[Visual spatial reasoning items]
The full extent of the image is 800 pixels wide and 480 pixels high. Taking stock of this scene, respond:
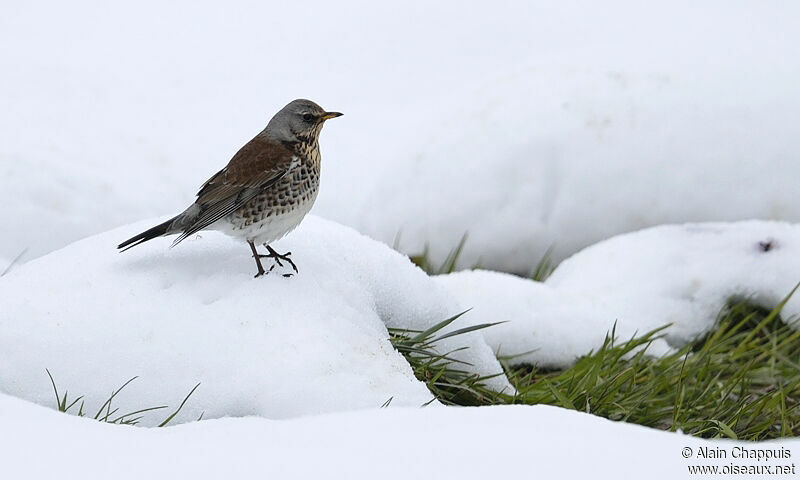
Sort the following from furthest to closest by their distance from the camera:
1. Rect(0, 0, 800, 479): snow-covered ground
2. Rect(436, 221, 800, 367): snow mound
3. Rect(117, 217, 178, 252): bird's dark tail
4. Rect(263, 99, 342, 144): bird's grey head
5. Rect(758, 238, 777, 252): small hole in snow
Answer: Rect(758, 238, 777, 252): small hole in snow < Rect(436, 221, 800, 367): snow mound < Rect(263, 99, 342, 144): bird's grey head < Rect(117, 217, 178, 252): bird's dark tail < Rect(0, 0, 800, 479): snow-covered ground

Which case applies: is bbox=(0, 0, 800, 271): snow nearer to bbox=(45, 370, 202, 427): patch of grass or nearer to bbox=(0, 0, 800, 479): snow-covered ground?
bbox=(0, 0, 800, 479): snow-covered ground

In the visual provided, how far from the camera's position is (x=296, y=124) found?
3.75 metres

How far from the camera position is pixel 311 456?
2.23 meters

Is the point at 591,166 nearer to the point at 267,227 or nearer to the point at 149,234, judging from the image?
the point at 267,227

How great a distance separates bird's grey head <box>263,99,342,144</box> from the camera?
374cm

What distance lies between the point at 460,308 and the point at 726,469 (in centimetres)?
185

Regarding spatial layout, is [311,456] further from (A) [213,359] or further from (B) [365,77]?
(B) [365,77]

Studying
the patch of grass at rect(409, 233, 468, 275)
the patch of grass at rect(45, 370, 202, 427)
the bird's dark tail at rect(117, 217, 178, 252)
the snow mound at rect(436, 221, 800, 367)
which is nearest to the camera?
the patch of grass at rect(45, 370, 202, 427)

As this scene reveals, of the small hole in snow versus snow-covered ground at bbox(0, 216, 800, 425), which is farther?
the small hole in snow

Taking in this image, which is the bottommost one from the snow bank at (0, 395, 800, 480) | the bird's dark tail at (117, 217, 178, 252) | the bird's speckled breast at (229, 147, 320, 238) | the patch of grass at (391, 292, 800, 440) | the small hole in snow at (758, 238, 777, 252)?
the patch of grass at (391, 292, 800, 440)

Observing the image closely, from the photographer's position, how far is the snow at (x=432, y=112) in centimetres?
549

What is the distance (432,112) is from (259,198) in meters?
3.05

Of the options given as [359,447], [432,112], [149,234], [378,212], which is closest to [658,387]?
[359,447]

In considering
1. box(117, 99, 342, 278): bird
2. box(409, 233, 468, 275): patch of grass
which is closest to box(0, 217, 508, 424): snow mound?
box(117, 99, 342, 278): bird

(What is asked) Arrange the records as a Markdown table with the columns Row and Line, starting at the line that contains "Of the options" and ending at the end of the records. Give each line its own numbered row, and leave out blank lines.

(Exercise output)
| Row | Line |
|---|---|
| 1 | Of the options given as [359,447], [432,112], [149,234], [378,212], which is closest to [658,387]? |
| 2 | [359,447] |
| 3 | In considering |
| 4 | 1. box(117, 99, 342, 278): bird |
| 5 | 2. box(409, 233, 468, 275): patch of grass |
| 6 | which is closest to box(0, 217, 508, 424): snow mound? |
| 7 | box(117, 99, 342, 278): bird |